In April 1995, I was invited to speak in Wuxi, a resort town near Shanghai at a "Conference to Improve Residency Training in China," organized by the Ministry of Health. I was asked to explain the North American Residency Training and Certification process to the delegation, which consisted of two representatives from each of the thirty provinces in China. They invited me since I had residency training and certification in General Surgery and Thoracic Surgery in the US, and later served as Chairman of the Examination Board for Cardiovascular and Thoracic Surgery of the Royal College of Physicians and Surgeons of Canada. But perhaps also because I could describe to them in their own language the Flexner report, the model of Halsted surgical residency, the organizations for Specialty Boards, and so forth. A memorable conversation took place later at lunch, talking to the man next to me who turned out to be a deputy director of health for the host province. I asked what the population of his province was, and he replied it was sixty million. I mused it was about twice the population of Canada. Is it the largest province? He said no, Szechuan province with one hundred million people is. At that point it dawned on me that by speaking to this delegation of 60 people at this one conference, I might be in some way contributing to the post-graduate medical training thus health care of nearly one-fifth of all humanity! The idea was mind-boggling. This experience later motivated me to make time to advise the Medical Accreditation Program as well as the National Health Research Institute (comparable to NIH) in Taiwan and elsewhere.

The superb North American systems of medical education, residency training and specialty certification are the culmination of the dedication and wisdom of our leaders, many of them in our specialty. The importance of such a system and organization in upgrading the quality of professional training and patient care cannot be over-emphasized. One can only operate on so many patients and train so many surgeons individually in a foreign land. Eventually we all shall operate on our own patients and train our own surgeons, wherever we are. By sharing the precious experience one has gained in a country or a continent, we can vastly augment the impact of our local efforts. But there are caveats to such an undertaking.
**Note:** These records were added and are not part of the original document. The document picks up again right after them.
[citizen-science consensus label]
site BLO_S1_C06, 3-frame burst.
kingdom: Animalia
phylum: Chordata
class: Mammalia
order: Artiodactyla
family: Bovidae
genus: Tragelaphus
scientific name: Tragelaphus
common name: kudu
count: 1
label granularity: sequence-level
One can not simply impose a system on foreign soil without knowing the pre-existing conditions. Generosity is appreciated, but ignorance accompanied by arrogance of superiority is not. The successes and idiosyncrasies of the others must be acknowledged, and their wish to have collegial input - and not charity - must be understood. Thus the first order of business is to listen and learn. Exchange of information regarding needs and issues should be a two-way street. This will be facilitated by online exchanges, as foreseen by Drs. Gardner and David, and by panel discussions and symposia during professional gatherings here and elsewhere.

In terms of human resources for such an endeavor, in addition to volunteer active surgeons, we should not forget the many experienced retired senior surgeons. Their wealth of experience in organizational matters, training and health care quality assurance are invaluable. They are no longer preoccupied by busy operative, academic and administrative schedules, but are still physically and mentally too vigorous to golf and fish full-time. Give them the challenge, and they will help their grandchildren by trying to build a better world in this unique way.
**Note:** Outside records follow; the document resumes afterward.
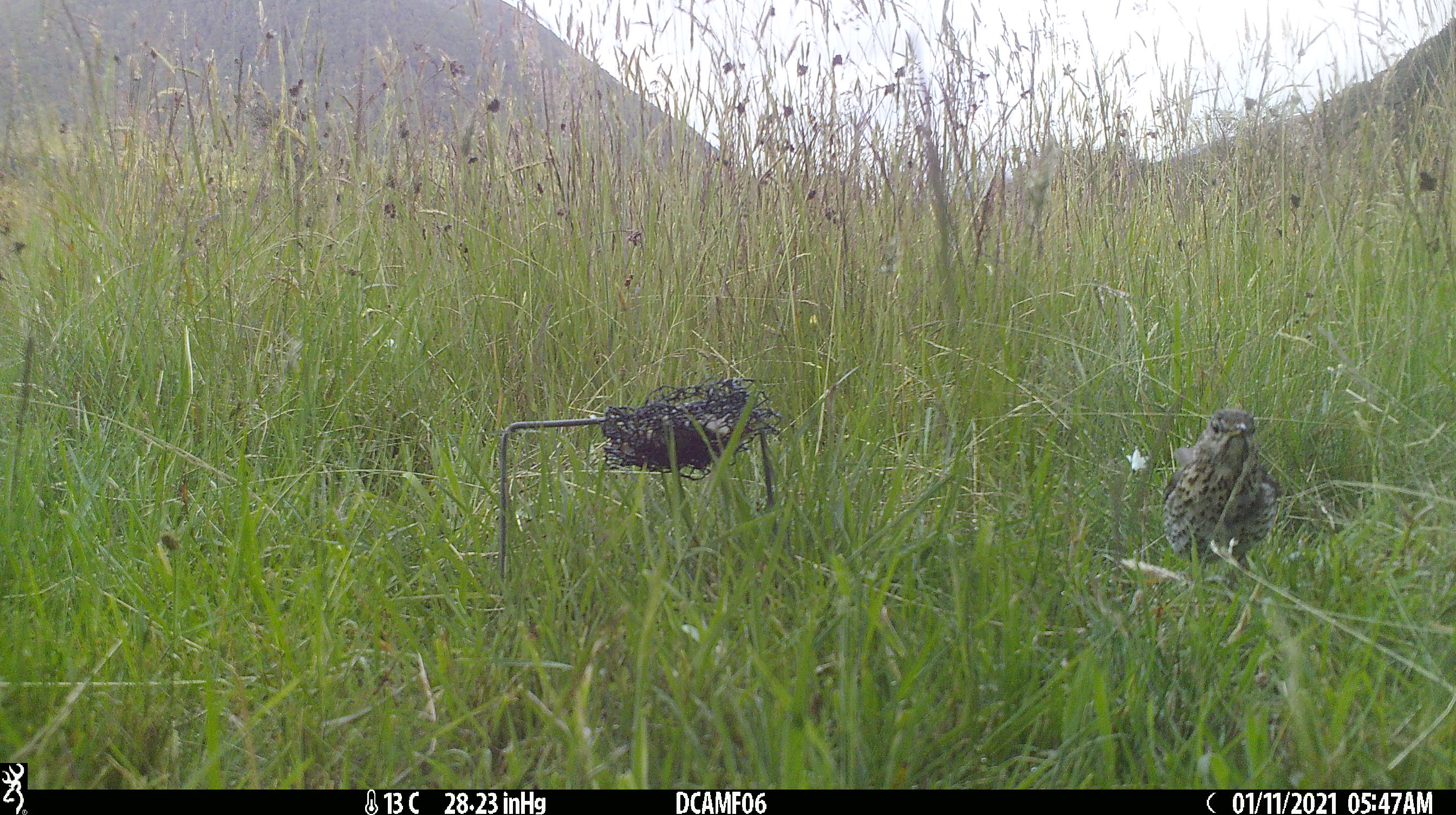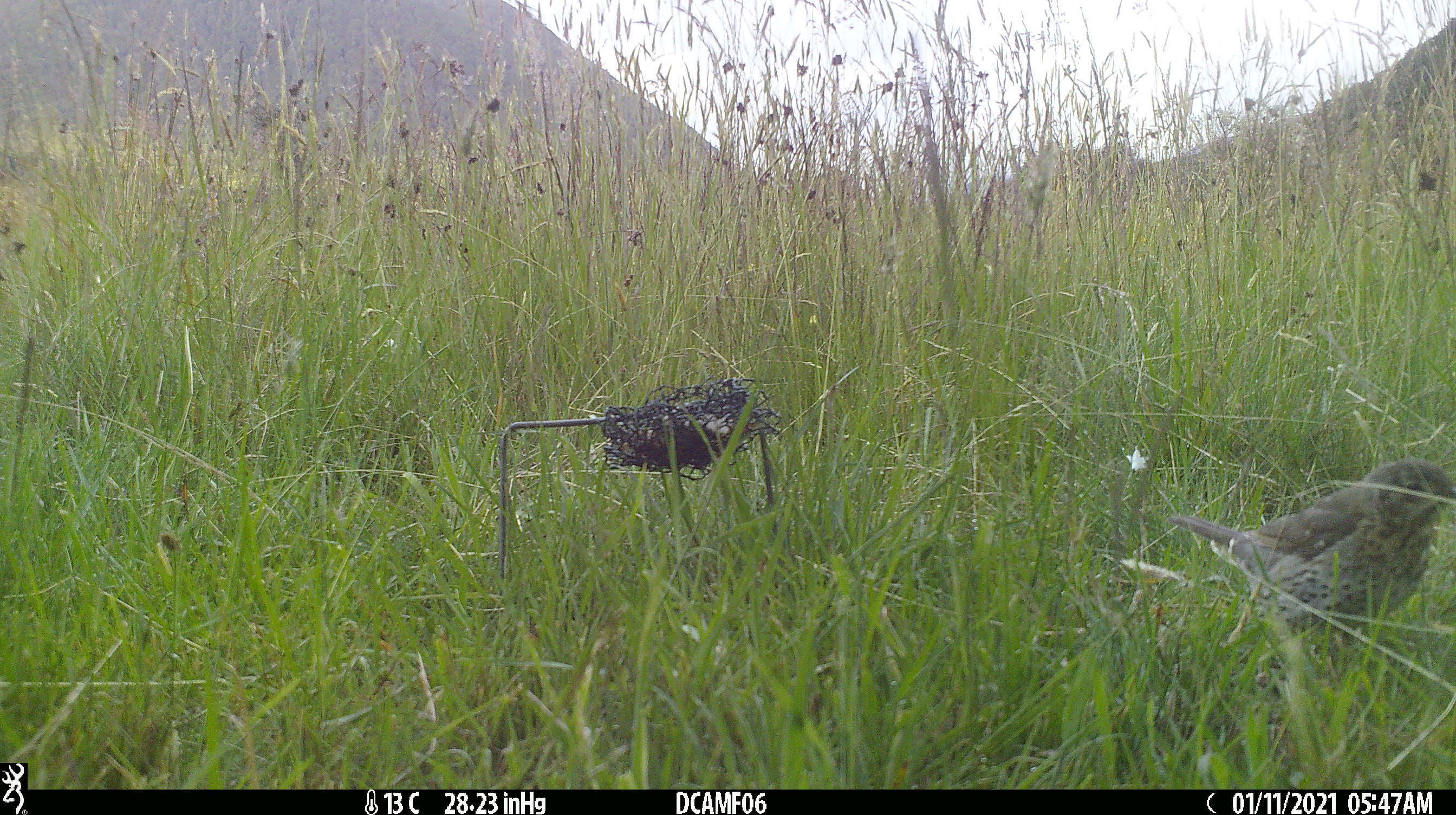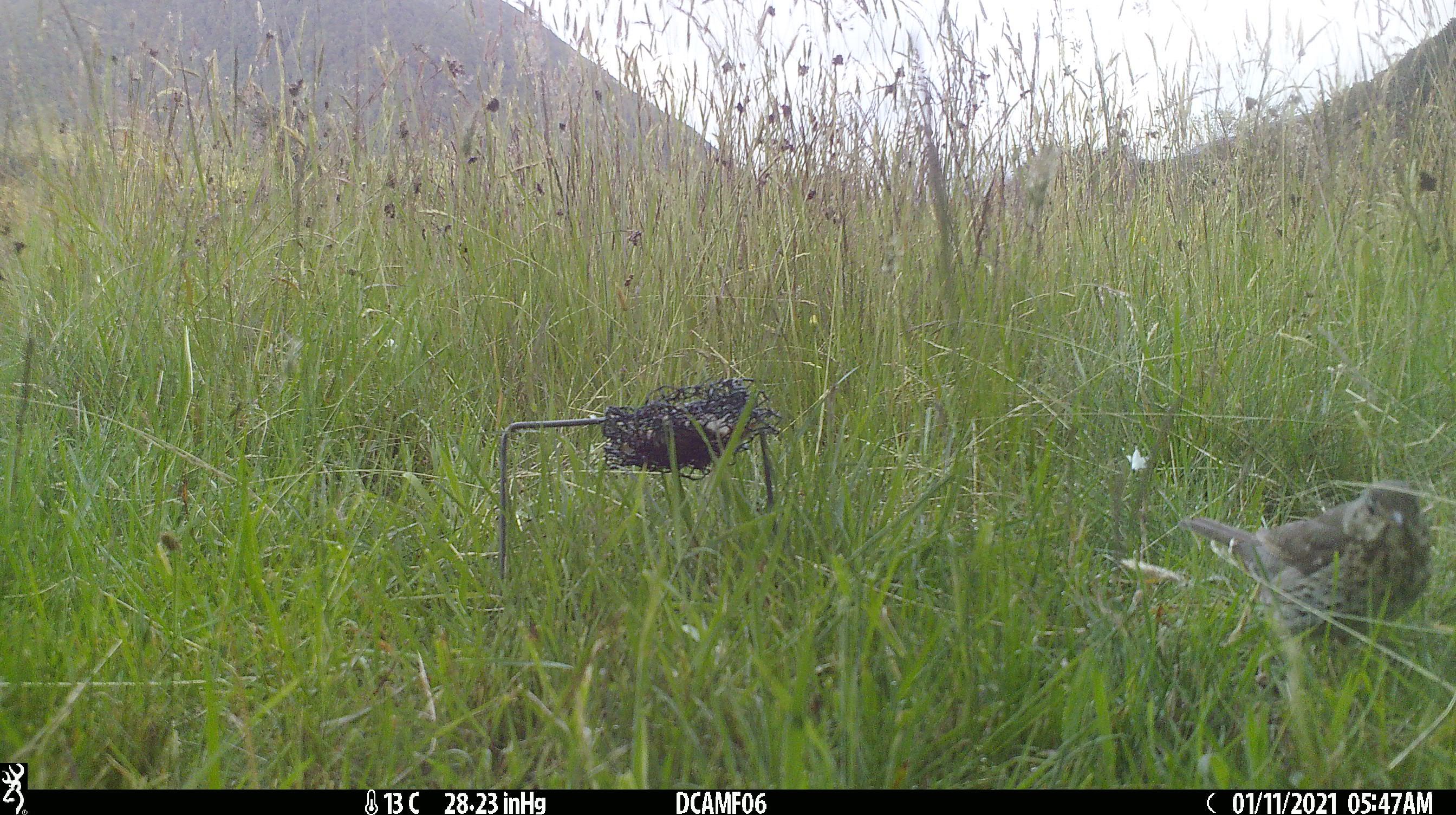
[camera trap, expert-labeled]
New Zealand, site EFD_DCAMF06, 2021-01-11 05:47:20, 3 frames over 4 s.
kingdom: Animalia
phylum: Chordata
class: Aves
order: Passeriformes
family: Turdidae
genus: Turdus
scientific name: Turdus philomelos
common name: song thrush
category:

Another potential human resource is that of the many surgeons who came to this continent from abroad, as we attract some of the best minds from all over the world. Their knowledge of local issues, people and language make them ideal ambassadors for our profession, enhancing the effectiveness of any voluntary team providing service, teaching or organizational advice.

By extending our collegiality internationally, we gain more than personal gratification or professional kudos. There is but one Global Village in which we live and it is getting smaller!

References

Cox, J.L. Presidential Address: Changing Boundries. J Thorac Cardiovasc Surg. 2001;122;413-418.